Mohta: What is — let me rephrase that question, because the solution to more time and resources is more money and more resources — what is one thing you are hopeful about as you think about growing your programs at your respective organizations?
Glenn: That providers will enjoy their careers more.
Howell: I totally agree.
Awdish: And team-building.
Mohta: I’m hearing physicians and team members will enjoy their careers more, and I’m hearing team-building.
Howell: Considering the future or things that you would want to get to, a lot of people are going to be interested in what are the solutions to some of the challenges and impediments in making this happen.
Awdish: I agree. They want the why.
Howell: It’s got to be little, simple things. Right?
Mohta: Do you have a short list of what those little, simple things might be?
Howell: The solutions or the impediments?
Mohta: The solutions. The impediments — hopefully the solutions will be longer than them.
Sharieff: Ours has been the simple three behaviors. And when we present the data, it’s really simple to understand, because we found [before] that when people presented the data it was so complicated nobody even understood it. So we simplified things, so that the first person who looks at their scores knows exactly what they’re getting graded against.
Awdish: For us, it was really tying values to behaviors. It’s one thing to say what we’re asking of someone, to sit and be eye level and not face the computer, but to say you want to engage with your patient because we value compassionate care.

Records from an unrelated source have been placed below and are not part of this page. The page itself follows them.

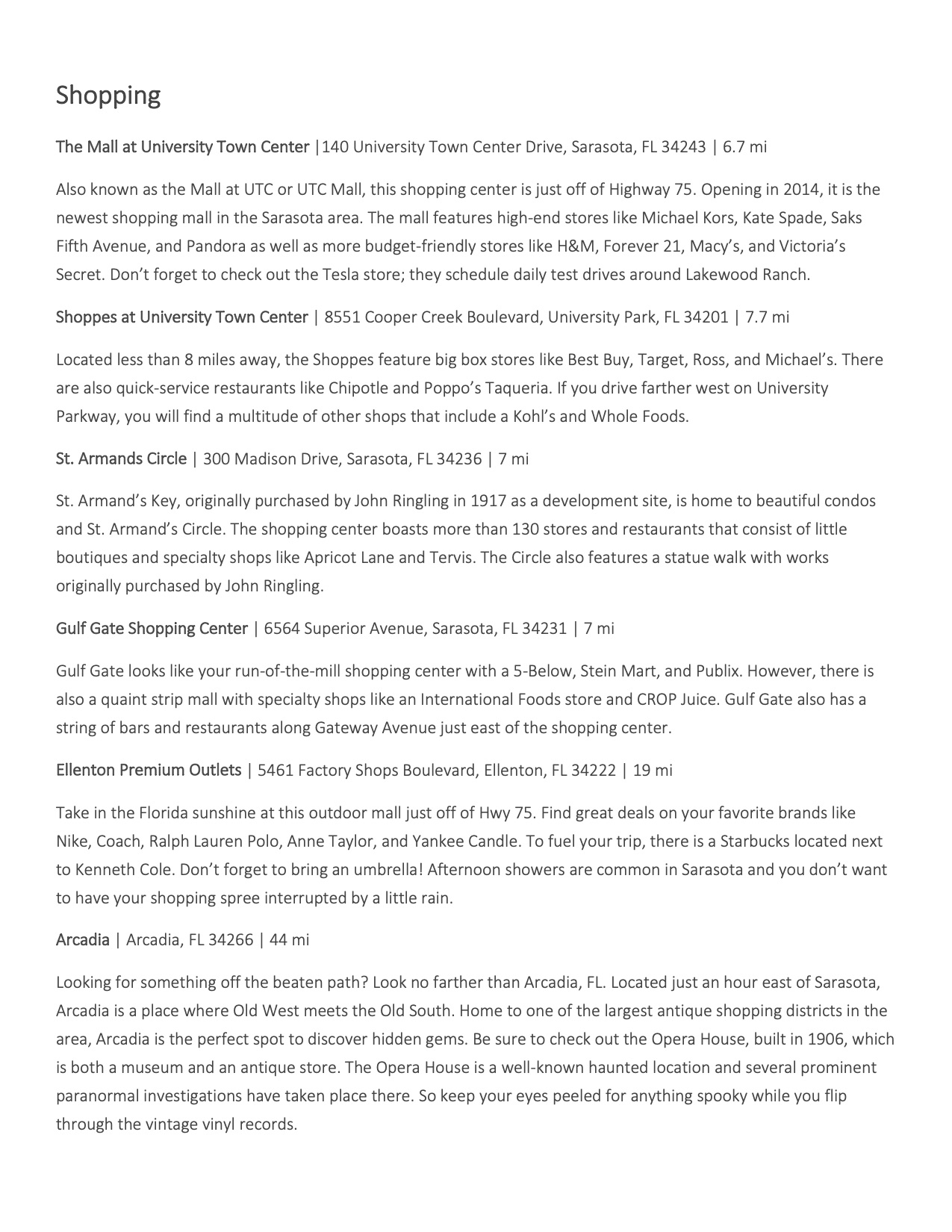 Shopping

The Mall at University Town Center |140 University Town Center Drive, Sarasota, FL 34243 | 6.7 mi

Also known as the Mall at UTC or UTC Mall, this shopping center is just off of Highway 75. Opening in 2014, it is the newest shopping mall in the Sarasota area. The mall features high-end stores like Michael Kors, Kate Spade, Saks Fifth Avenue, and Pandora as well as more budget-friendly stores like H&M, Forever 21, Macy's, and Victoria's Secret. Don't forget to check out the Tesla store; they schedule daily test drives around Lakewood Ranch.

Shoppes at University Town Center | 8551 Cooper Creek Boulevard, University Park, FL 34201 | 7.7 mi

Located less than 8 miles away, the Shoppes feature big box stores like Best Buy, Target, Ross, and Michael's. There are also quick-service restaurants like Chipotle and Poppo's Taqueria. If you drive farther west on University Parkway, you will find a multitude of other shops that include a Kohl's and Whole Foods.

St. Armands Circle | 300 Madison Drive, Sarasota, FL 34236 | 7 mi

St. Armand's Key, originally purchased by John Ringling in 1917 as a development site, is home to beautiful condos and St. Armand's Circle. The shopping center boasts more than 130 stores and restaurants that consist of little boutiques and specialty shops like Apricot Lane and Tervis. The Circle also features a statue walk with works originally purchased by John Ringling.

Gulf Gate Shopping Center | 6564 Superior Avenue, Sarasota, FL 34231 | 7 mi

Gulf Gate looks like your run-of-the-mill shopping center with a 5-Below, Stein Mart, and Publix. However, there is also a quaint strip mall with specialty shops like an International Foods store and CROP Juice. Gulf Gate also has a string of bars and restaurants along Gateway Avenue just east of the shopping center.

Ellenton Premium Outlets | 5461 Factory Shops Boulevard, Ellenton, FL 34222 | 19 mi

Take in the Florida sunshine at this outdoor mall just off of Hwy 75. Find great deals on your favorite brands like Nike, Coach, Ralph Lauren Polo, Anne Taylor, and Yankee Candle. To fuel your trip, there is a Starbucks located next to Kenneth Cole. Don't forget to bring an umbrella! Afternoon showers are common in Sarasota and you don't want to have your shopping spree interrupted by a little rain.

Arcadia | Arcadia, FL 34266 | 44 mi

Looking for something off the beaten path? Look no farther than Arcadia, FL. Located just an hour east of Sarasota, Arcadia is a place where Old West meets the Old South. Home to one of the largest antique shopping districts in the area, Arcadia is the perfect spot to discover hidden gems. Be sure to check out the Opera House, built in 1906, which is both a museum and an antique store. The Opera House is a well-known haunted location and several prominent paranormal investigations have taken place there. So keep your eyes peeled for anything spooky while you flip through the vintage vinyl records.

Glenn: And then for us is tying the data, and showing how the data reflect that compassionate care. That the change in behavior actually makes you enjoy what you do, helps the patients enjoy what they do and, oh, by the way, it makes the data look better, too.
Howell: I would agree with those. If you can tie it back, what you’re trying to do, to your organization’s primary values, and then say, “And by the way, as a provider these are your values, too.”
Mohta: Thank you, everybody, for your time and your insights.